9/06/2021
« Beau geste », par Younness Bousenna
Sensuel, obsessionnel… Le premier tome de journaux de la poétesse Alejandra Pizarnik est fascinant.
Alejandra Pizarnik (1936-1972) aimait les plaisirs solitaires. « Ce Journal m’évoque de l’onanisme littéraire », ose la poétesse argentine, qui en fait même un programme de vie : « Les gens devraient se masturber. S’aimer platoniquement et se masturber. Alors ce serait le règne de la poésie. » Précisons que ces lignes figurent dans un écrit intime, et qu’Alejandra Pizarnik les posait à l’âge de tous les désirs : entre 18 et 24 ans. Ce Journal, Premiers cahiers 1954-1960 est le premier des trois tomes de journaux qu’entendent proposer les éditions Ypsilon. Avec douze œuvres déjà publiées, l’éditeur s’active depuis dix ans pour faire rayonner en France cette écrivaine étonnmment méconnue. Car Pizarnik, admirée par Borges, amie d’Yves Bonnefoy et d’Henri Michaux, a vécu quatre ans à Paris, traduisant entre autres Antonin Artaud, André Breton et Paul Éluard.
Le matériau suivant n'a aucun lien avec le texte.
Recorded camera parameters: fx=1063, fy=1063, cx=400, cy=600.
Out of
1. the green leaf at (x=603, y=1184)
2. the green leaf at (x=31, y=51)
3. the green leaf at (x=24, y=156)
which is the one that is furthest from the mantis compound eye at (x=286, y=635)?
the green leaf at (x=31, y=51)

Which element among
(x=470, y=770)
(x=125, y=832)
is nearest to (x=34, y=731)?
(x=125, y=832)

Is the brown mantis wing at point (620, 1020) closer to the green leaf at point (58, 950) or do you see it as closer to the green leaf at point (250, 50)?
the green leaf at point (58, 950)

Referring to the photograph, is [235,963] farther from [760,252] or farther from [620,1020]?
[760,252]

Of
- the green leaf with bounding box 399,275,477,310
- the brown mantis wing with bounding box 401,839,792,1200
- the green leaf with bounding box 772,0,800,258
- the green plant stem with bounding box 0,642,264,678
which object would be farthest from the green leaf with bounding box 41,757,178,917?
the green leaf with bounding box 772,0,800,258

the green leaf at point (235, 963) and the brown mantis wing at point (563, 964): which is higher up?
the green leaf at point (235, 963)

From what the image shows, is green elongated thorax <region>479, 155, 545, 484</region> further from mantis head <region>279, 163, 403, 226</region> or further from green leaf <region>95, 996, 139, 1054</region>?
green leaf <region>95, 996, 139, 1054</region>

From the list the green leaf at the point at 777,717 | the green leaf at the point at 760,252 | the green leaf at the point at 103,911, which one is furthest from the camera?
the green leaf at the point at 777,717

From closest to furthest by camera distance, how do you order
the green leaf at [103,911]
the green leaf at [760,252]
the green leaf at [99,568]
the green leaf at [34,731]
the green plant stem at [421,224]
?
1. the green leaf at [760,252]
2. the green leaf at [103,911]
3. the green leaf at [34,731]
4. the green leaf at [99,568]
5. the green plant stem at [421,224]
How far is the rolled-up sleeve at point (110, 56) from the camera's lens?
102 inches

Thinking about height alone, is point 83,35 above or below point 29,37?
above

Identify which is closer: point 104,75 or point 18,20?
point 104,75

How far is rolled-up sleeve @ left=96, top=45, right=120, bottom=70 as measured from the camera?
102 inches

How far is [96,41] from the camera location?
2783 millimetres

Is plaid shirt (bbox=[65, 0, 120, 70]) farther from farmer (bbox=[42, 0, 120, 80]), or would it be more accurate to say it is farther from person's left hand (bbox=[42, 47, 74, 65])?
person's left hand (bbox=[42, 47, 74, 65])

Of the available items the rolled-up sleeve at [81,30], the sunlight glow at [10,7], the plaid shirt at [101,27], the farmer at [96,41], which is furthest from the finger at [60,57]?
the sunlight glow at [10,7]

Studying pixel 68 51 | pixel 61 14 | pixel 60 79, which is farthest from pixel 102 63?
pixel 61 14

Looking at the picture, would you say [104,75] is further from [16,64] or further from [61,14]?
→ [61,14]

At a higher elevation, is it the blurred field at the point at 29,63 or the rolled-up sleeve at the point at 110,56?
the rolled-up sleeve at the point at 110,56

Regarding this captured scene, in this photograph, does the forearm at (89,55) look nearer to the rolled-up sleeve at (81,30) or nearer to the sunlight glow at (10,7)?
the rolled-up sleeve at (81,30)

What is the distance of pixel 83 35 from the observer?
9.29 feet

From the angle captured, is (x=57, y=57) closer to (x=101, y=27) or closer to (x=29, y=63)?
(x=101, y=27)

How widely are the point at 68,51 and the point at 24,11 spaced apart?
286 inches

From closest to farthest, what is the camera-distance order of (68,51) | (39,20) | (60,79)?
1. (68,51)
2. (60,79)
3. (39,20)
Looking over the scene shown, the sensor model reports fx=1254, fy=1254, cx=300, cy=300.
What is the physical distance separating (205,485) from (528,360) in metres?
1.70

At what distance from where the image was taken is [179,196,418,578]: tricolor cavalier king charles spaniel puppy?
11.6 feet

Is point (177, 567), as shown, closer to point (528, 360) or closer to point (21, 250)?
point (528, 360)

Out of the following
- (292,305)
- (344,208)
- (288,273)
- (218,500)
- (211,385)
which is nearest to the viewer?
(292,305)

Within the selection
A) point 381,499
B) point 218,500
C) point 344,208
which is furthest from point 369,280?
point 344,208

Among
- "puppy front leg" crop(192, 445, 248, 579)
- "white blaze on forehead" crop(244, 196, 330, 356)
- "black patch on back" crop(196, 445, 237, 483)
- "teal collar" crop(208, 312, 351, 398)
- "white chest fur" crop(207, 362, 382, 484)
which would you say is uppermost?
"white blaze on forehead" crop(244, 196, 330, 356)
Les neuf cahiers du présent volume s’achèvent par son arrivée à Paris, mais la culture française imprègne dès le début de ses notes, rythmées par sa découverte de Proust. Réceptacle de ses lectures, ces journaux nous dévoilent surtout la naissance de sa vocation pour l’écriture : créer est une obsession chez cette jeune femme tourmentée. Angoissée quant à son talent, Pizarnik épanche aussi mille autres tourments, de sa solitude existentielle et affective à ses pulsions suicidaires, en même temps que son immense soif sexuelle - d’hommes comme de femmes. Peu à peu, le lyrisme désespéré des premiers cahiers et, tandis que s’estompe un mal-être touchant au poncif romantique, de premières charpentes s’échafaudent. Elles bâtiront la poésie de celle qui se vit comme « un désir suspendu dans le vide ».